A skin lesion is a growth or appearance anomaly in the dermis that is different from the rest of the body. A tiny scratch or something more serious like skin cancer might be completely unnoticeable. The use of deep learning (DL) architectures for image categorization in several fields, including dermatology, has shown impressive results. The expectations produced by DL for applications like image-based diagnostics have necessitated that non-experts become acquainted with algorithms’ working principles. Obtaining hands-on experience using these tools through a simplified however realistic method, in our opinion, may significantly aid in their intuitive comprehension. Even students without a strong mathematical background may understand concepts like convolution by seeing the outcomes of DL algorithms’ operations on dermatological images. Furthermore, the ability to fine-tune hyperparameters & even computer code expands the reach of basic intuitive understanding of these methods without having complex computational & theoretical skills. It is now feasible because of recent technology advancements that have lowered technical & technological obstacles associated with usage of these tools, creation them available to a larger population.

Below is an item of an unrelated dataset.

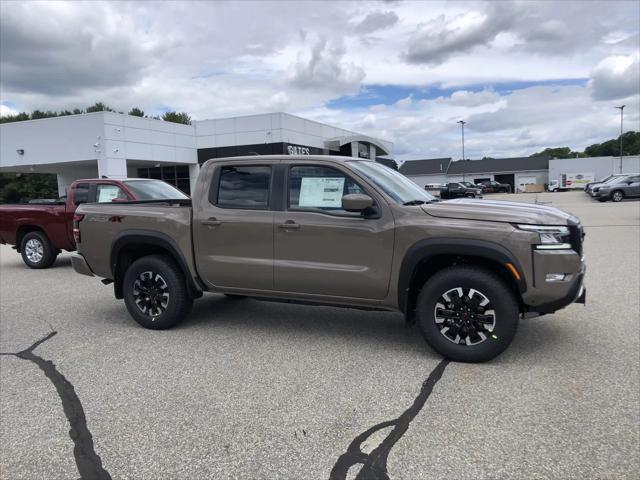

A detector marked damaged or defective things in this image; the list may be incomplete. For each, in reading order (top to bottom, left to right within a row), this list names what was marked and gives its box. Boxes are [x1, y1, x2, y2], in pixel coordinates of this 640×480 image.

So, we present a custom CNN for training a CNN on a dataset that contains skin lesions images linked by distinct skin cancer groups. Activity is open-source & doesn't need any additional software to be installed to use it. Additionally, we describe the algorithm and its functions in detail, starting with the creation of the basic computer code building blocks and leading the reader through the execution of real-world examples, comprising visualization & assessment of results. We get a training accuracy of 100 percent & a validation accuracy of 98.32 percent using this method.
基于自定义CNN框架的皮肤病变解剖分类
皮肤病变是指真皮层与身体其他部位不同的生长或外观异常。一个小小的划痕或更严重的事情,比如皮肤癌,可能完全不会被注意到。在包括皮肤病学在内的多个领域,使用深度学习(DL)架构进行图像分类已经显示出令人印象深刻的结果。DL对基于图像的诊断等应用产生的期望使得非专家熟悉算法的工作原理成为必要。在我们看来,通过一种简化但现实的方法获得使用这些工具的实际经验,可能会极大地帮助他们的直觉理解。即使是没有很强数学背景的学生,也可以通过看到深度学习算法对皮肤图像的操作结果来理解卷积等概念。此外,微调超参数甚至计算机代码的能力扩展了对这些方法的基本直观理解的范围,而无需复杂的计算和理论技能。由于最近的技术进步降低了与使用这些工具相关的技术和技术障碍,现在这是可行的,使更多的人可以使用这些工具。因此,我们提出了一个自定义CNN,用于在包含由不同皮肤癌组连接的皮肤病变图像的数据集上训练CNN。Activity是开源的,不需要安装任何额外的软件来使用它。此外,我们详细描述了算法及其功能,从基本计算机代码构建块的创建开始,引导读者通过执行现实世界的示例,包括结果的可视化和评估。使用该方法,我们得到了100%的训练准确率和98.32%的验证准确率。
本文章由计算机程序翻译,如有差异,请以英文原文为准。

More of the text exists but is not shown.